* _GIVEN INSTRUCTION_
Write out all of the data without omission, exactly as shown.

* _DATA SUPPLIED_
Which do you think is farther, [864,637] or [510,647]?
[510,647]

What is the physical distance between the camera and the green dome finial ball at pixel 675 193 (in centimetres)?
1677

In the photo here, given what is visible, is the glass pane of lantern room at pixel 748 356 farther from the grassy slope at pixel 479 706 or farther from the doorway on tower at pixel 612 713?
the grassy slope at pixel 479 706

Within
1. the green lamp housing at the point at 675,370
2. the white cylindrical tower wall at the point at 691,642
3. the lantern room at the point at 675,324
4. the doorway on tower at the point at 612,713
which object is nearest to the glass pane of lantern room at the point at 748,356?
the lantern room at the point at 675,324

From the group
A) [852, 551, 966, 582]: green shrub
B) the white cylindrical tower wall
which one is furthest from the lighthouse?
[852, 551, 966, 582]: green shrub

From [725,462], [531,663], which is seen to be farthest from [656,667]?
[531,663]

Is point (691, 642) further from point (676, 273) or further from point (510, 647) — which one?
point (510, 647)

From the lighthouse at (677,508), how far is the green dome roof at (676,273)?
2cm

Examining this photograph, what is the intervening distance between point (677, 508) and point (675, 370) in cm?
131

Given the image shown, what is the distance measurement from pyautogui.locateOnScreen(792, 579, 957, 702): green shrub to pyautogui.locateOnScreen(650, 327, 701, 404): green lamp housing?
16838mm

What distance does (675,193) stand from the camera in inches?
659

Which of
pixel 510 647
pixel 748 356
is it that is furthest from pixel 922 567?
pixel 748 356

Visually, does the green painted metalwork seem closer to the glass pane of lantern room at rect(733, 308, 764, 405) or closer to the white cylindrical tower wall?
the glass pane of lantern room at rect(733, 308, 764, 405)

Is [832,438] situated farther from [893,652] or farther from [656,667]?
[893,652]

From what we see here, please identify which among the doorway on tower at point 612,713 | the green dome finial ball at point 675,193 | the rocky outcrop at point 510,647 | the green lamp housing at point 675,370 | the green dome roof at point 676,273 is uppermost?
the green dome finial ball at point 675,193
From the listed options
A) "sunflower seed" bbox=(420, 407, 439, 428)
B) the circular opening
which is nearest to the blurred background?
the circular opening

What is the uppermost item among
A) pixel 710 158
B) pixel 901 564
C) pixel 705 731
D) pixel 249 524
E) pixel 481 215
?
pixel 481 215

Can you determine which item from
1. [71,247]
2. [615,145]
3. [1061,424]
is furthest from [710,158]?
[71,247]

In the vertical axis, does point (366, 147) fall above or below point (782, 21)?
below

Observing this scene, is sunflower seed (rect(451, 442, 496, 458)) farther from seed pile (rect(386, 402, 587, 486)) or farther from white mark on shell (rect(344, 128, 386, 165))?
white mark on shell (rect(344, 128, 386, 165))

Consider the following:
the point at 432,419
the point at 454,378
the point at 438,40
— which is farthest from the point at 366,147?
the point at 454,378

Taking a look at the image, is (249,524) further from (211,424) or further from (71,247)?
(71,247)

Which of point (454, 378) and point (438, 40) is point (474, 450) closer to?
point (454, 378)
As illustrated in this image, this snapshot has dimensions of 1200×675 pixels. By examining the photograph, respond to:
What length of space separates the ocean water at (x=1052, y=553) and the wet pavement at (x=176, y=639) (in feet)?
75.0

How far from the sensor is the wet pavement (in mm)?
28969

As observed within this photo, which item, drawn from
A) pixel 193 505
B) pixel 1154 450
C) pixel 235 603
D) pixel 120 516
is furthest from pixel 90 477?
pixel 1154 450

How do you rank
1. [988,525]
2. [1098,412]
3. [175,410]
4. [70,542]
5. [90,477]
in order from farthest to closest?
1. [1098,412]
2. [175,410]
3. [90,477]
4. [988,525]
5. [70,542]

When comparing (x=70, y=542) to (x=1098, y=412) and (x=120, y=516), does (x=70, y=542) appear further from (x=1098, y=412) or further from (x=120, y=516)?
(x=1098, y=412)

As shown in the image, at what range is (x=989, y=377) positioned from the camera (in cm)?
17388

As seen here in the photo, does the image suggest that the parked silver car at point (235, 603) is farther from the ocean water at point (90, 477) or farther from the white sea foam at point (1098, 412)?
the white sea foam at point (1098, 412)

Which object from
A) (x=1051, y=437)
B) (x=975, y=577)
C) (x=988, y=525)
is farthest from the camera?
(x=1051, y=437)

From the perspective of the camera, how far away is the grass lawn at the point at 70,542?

* _ANSWER FOR THE TASK_
Which do you think is farther, [864,637] or [510,647]?
[510,647]

What is the physical distance between the camera and the green dome finial ball at pixel 675 193 (in centimetres)?
1677

In the photo here, given what is visible, is the glass pane of lantern room at pixel 748 356 farther from the grassy slope at pixel 479 706 or farther from the doorway on tower at pixel 612 713?
the grassy slope at pixel 479 706

Within
1. the green lamp housing at the point at 675,370
2. the white cylindrical tower wall at the point at 691,642
3. the lantern room at the point at 675,324
4. the doorway on tower at the point at 612,713
which object is nearest to the glass pane of lantern room at the point at 748,356?
the lantern room at the point at 675,324

From the group
A) [852, 551, 966, 582]: green shrub
B) the white cylindrical tower wall
which one is furthest from the lighthouse?
[852, 551, 966, 582]: green shrub

From [725,462], [531,663], which is seen to be farthest from [656,667]?
[531,663]

Is point (691, 642) further from point (676, 273) or further from point (510, 647) — which one?
point (510, 647)

From the lighthouse at (677,508), how far is the green dome roof at (676,273)?
2cm

Examining this photograph, what is the intervening distance between point (677, 508) and point (675, 370) in cm?
131

Given the image shown, what is the distance measurement from pyautogui.locateOnScreen(792, 579, 957, 702): green shrub to pyautogui.locateOnScreen(650, 327, 701, 404): green lamp housing?
16838mm

What distance does (675,193) stand from the camera in inches?
659

Which of
pixel 510 647
pixel 748 356
is it that is furthest from pixel 922 567?
pixel 748 356

Visually, does the green painted metalwork seem closer to the glass pane of lantern room at rect(733, 308, 764, 405) or closer to the white cylindrical tower wall?
the glass pane of lantern room at rect(733, 308, 764, 405)

Is [832,438] situated farther from [893,652] or farther from [656,667]?
[893,652]

From what we see here, please identify which among the doorway on tower at point 612,713 | the green dome finial ball at point 675,193 | the rocky outcrop at point 510,647 | the green lamp housing at point 675,370 | the green dome roof at point 676,273 is uppermost?
the green dome finial ball at point 675,193
From the listed options
A) "sunflower seed" bbox=(420, 407, 439, 428)
B) the circular opening
which is nearest to the blurred background?
the circular opening

What is the uppermost item among
A) pixel 710 158
B) pixel 901 564
C) pixel 705 731
D) pixel 249 524
E) pixel 481 215
?
pixel 481 215

Can you determine which item from
1. [71,247]
2. [615,145]
3. [1061,424]
is furthest from [710,158]?
[71,247]

In the vertical axis, does point (366, 147) fall above or below point (782, 21)?
below

Observing this scene, is sunflower seed (rect(451, 442, 496, 458)) farther from seed pile (rect(386, 402, 587, 486)) or farther from white mark on shell (rect(344, 128, 386, 165))?
white mark on shell (rect(344, 128, 386, 165))

Consider the following:
the point at 432,419
the point at 454,378
the point at 438,40
— which is farthest from the point at 366,147?
the point at 454,378

Taking a look at the image, is (249,524) further from (211,424) or further from (71,247)?
(71,247)

Which of point (454, 378) and point (438, 40) is point (474, 450) closer to?
point (454, 378)
As illustrated in this image, this snapshot has dimensions of 1200×675 pixels. By examining the photograph, respond to:
What length of space separates the ocean water at (x=1052, y=553) and the wet pavement at (x=176, y=639) (in feet)?
75.0

How far from the sensor is the wet pavement (in mm)?
28969

As observed within this photo, which item, drawn from
A) pixel 193 505
B) pixel 1154 450
C) pixel 235 603
D) pixel 120 516
is furthest from pixel 90 477?
pixel 1154 450

How do you rank
1. [988,525]
2. [1098,412]
3. [175,410]
4. [70,542]
5. [90,477]
in order from farthest to closest?
1. [1098,412]
2. [175,410]
3. [90,477]
4. [988,525]
5. [70,542]

When comparing (x=70, y=542) to (x=1098, y=412) and (x=120, y=516), does (x=70, y=542) appear further from (x=1098, y=412) or further from (x=120, y=516)?
(x=1098, y=412)

As shown in the image, at what range is (x=989, y=377) positioned from the camera (in cm)?
17388

As seen here in the photo, does the image suggest that the parked silver car at point (235, 603) is farther from the ocean water at point (90, 477) or farther from the white sea foam at point (1098, 412)?
the white sea foam at point (1098, 412)

Which object from
A) (x=1051, y=437)
B) (x=975, y=577)
C) (x=988, y=525)
is farthest from the camera?
(x=1051, y=437)

From the perspective of the camera, how far away is the grass lawn at the point at 70,542?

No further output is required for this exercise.